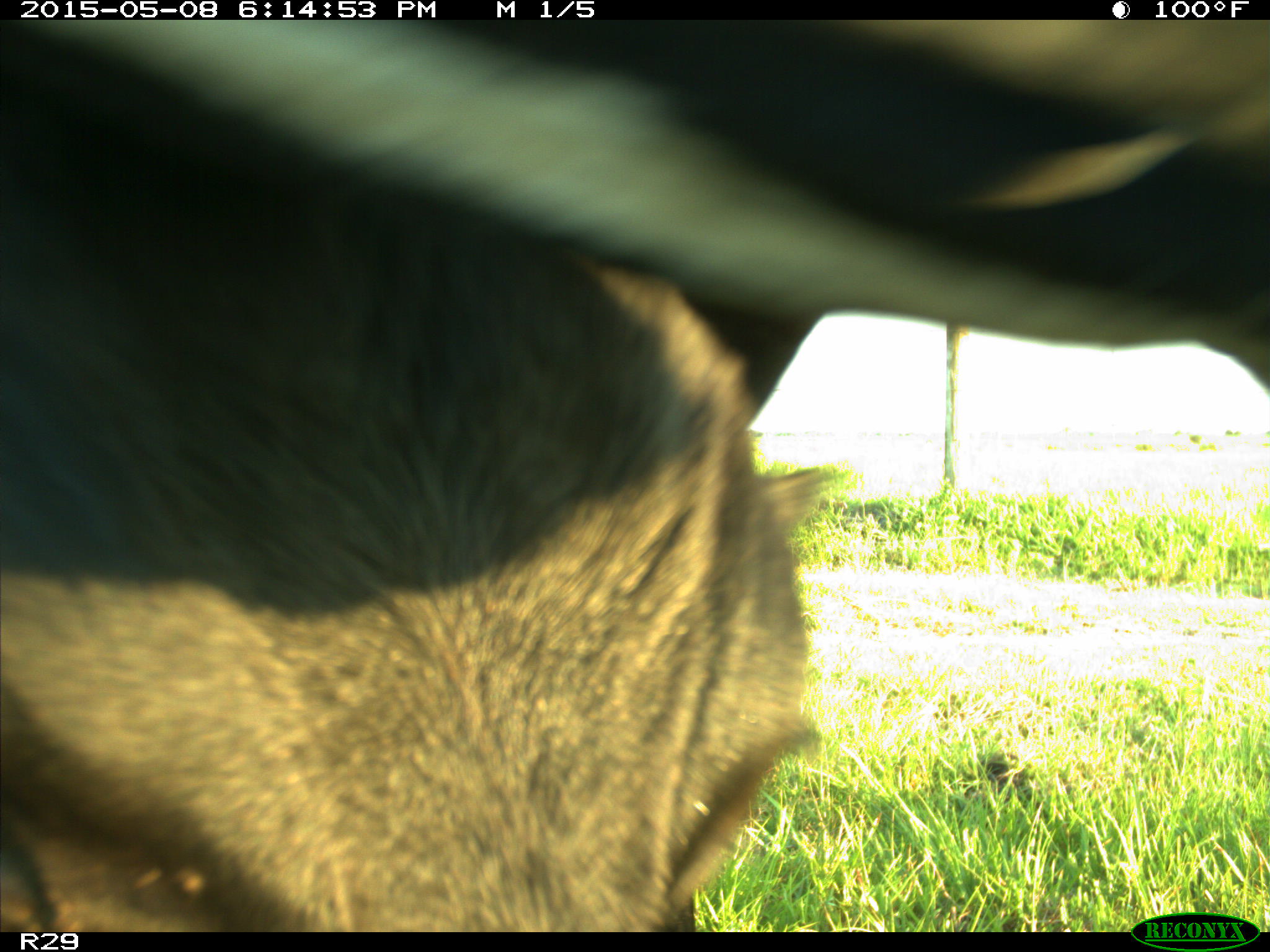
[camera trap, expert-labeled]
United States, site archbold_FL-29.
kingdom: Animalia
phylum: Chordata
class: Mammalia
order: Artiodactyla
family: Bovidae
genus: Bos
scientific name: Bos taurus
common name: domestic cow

EXERCISE REQUIREMENTS —
The preceding listing is to be restated word for word, with every picture omitted.

ANSWER AREA —
[camera trap, expert-labeled]
United States, site archbold_FL-29.
kingdom: Animalia
phylum: Chordata
class: Mammalia
order: Artiodactyla
family: Bovidae
genus: Bos
scientific name: Bos taurus
common name: domestic cow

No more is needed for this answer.